Für artgemäße, wertschätzende Tierhaltung in der Landwirtschaft
13. Juni 2023

PROVIEH ist Deutschlands erfahrenste Tierschutzorganisation für „Nutztiere“. Seit 1973 setzt sie sich für eine artgemäße und wertschätzende Tierhaltung in der Landwirtschaft ein. Im Juni feiert die Organisation ihr 50-jähriges Jubiläum. 

Die Tierschutzorganisation mit Hauptsitz in Kiel kämpft gegen tierquälerische Haltungsbedingungen und gegen die Behandlung von Tieren als bloße Produktionseinheiten. Grundlegende Motivation ist das Verständnis von Nutztieren als intelligente und fühlende Wesen. PROVIEHs Vision: Kühe, die auf der Weide grasen, Schweine, die im Erdreich wühlen und Hühner, die nach Würmern picken!

— ARBEITSAUFTRAG A —
Schreibe aus dem Text über PROVIEH die Passage von „PROVIEH ist Deutschlands“ bis einschließlich „nach Würmern picken!“ wortgetreu ab.
— ARBEITSAUFTRAG B —
Fasse den Absatz des Textes über PROVIEH, der mit „Die Tierschutzorganisation mit Hauptsitz in Kiel“ beginnt, als Liste zusammen und behalte dabei seine wesentlichen Angaben bei.
Die anschließende Auflistung stammt aus einer anderen Quelle.

— BEREITGESTELLTES MATERIAL —
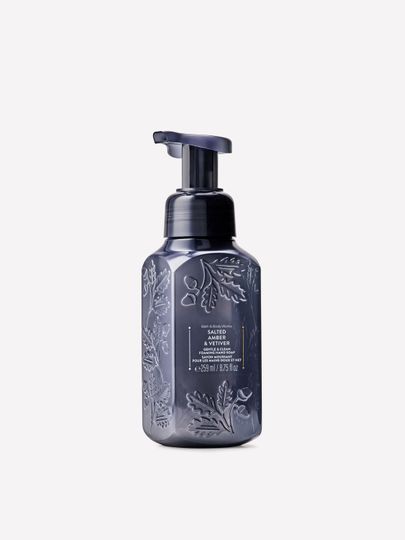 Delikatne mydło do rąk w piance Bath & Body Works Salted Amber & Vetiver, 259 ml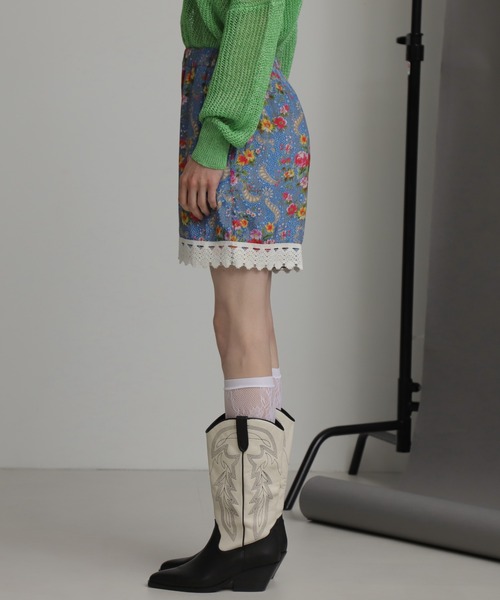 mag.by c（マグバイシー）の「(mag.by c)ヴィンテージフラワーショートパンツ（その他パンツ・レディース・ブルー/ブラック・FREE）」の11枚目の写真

* * *

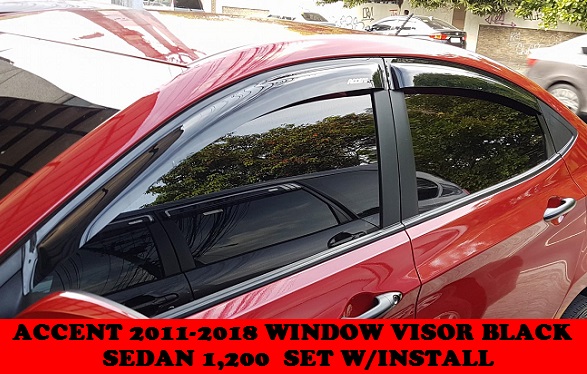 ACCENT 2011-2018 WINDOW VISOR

...

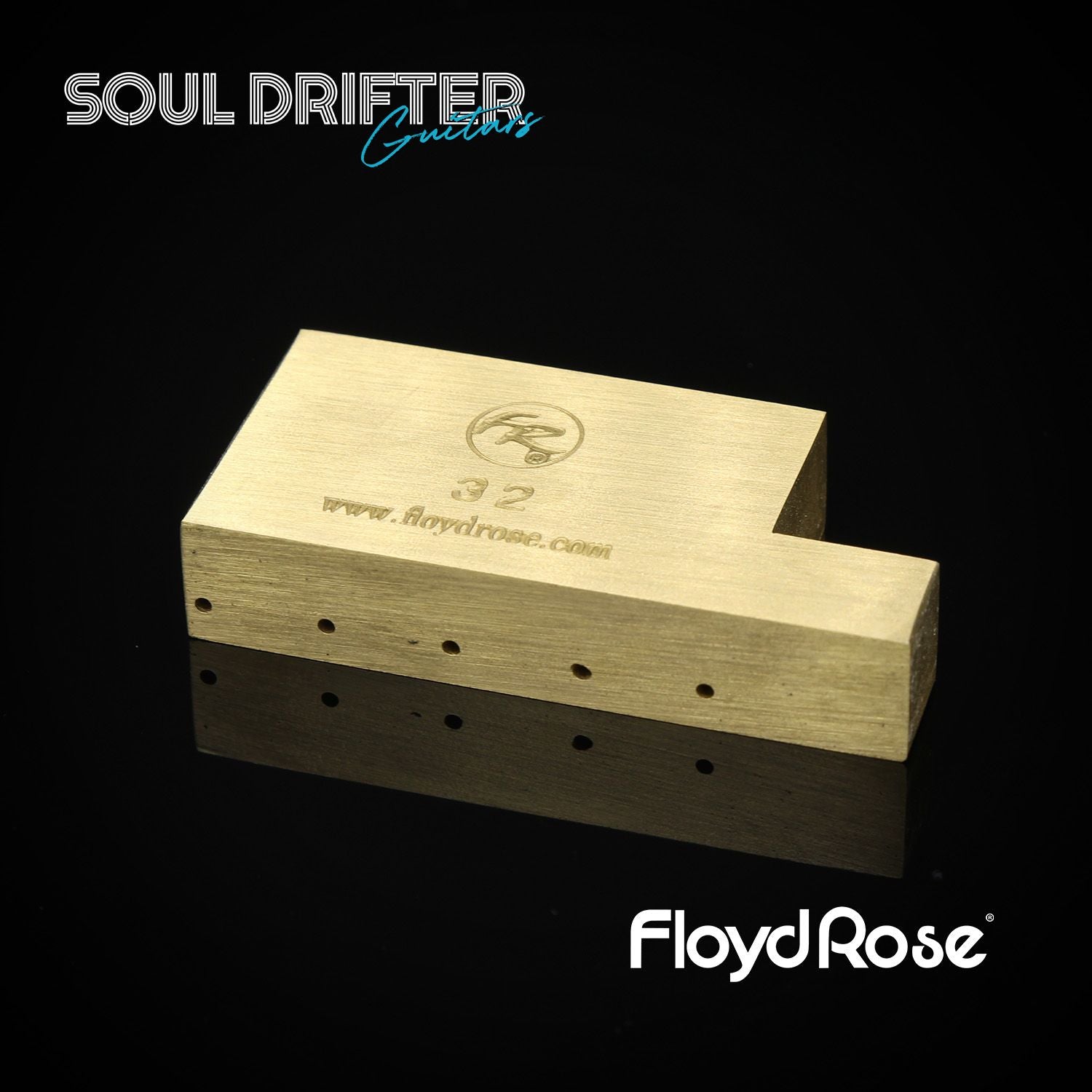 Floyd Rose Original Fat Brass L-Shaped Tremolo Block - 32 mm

— ANTWORTFELD A —
PROVIEH ist Deutschlands erfahrenste Tierschutzorganisation für „Nutztiere“. Seit 1973 setzt sie sich für eine artgemäße und wertschätzende Tierhaltung in der Landwirtschaft ein. Im Juni feiert die Organisation ihr 50-jähriges Jubiläum. 

Die Tierschutzorganisation mit Hauptsitz in Kiel kämpft gegen tierquälerische Haltungsbedingungen und gegen die Behandlung von Tieren als bloße Produktionseinheiten. Grundlegende Motivation ist das Verständnis von Nutztieren als intelligente und fühlende Wesen. PROVIEHs Vision: Kühe, die auf der Weide grasen, Schweine, die im Erdreich wühlen und Hühner, die nach Würmern picken!

— ANTWORTFELD B —
- Die Tierschutzorganisation hat ihren Hauptsitz in Kiel.
- Sie kämpft gegen tierquälerische Haltungsbedingungen und gegen die Behandlung von Tieren als bloße Produktionseinheiten.
- Ihre grundlegende Motivation ist das Verständnis von Nutztieren als intelligente und fühlende Wesen.
- Ihre Vision sind Kühe, die auf der Weide grasen, Schweine, die im Erdreich wühlen, und Hühner, die nach Würmern picken.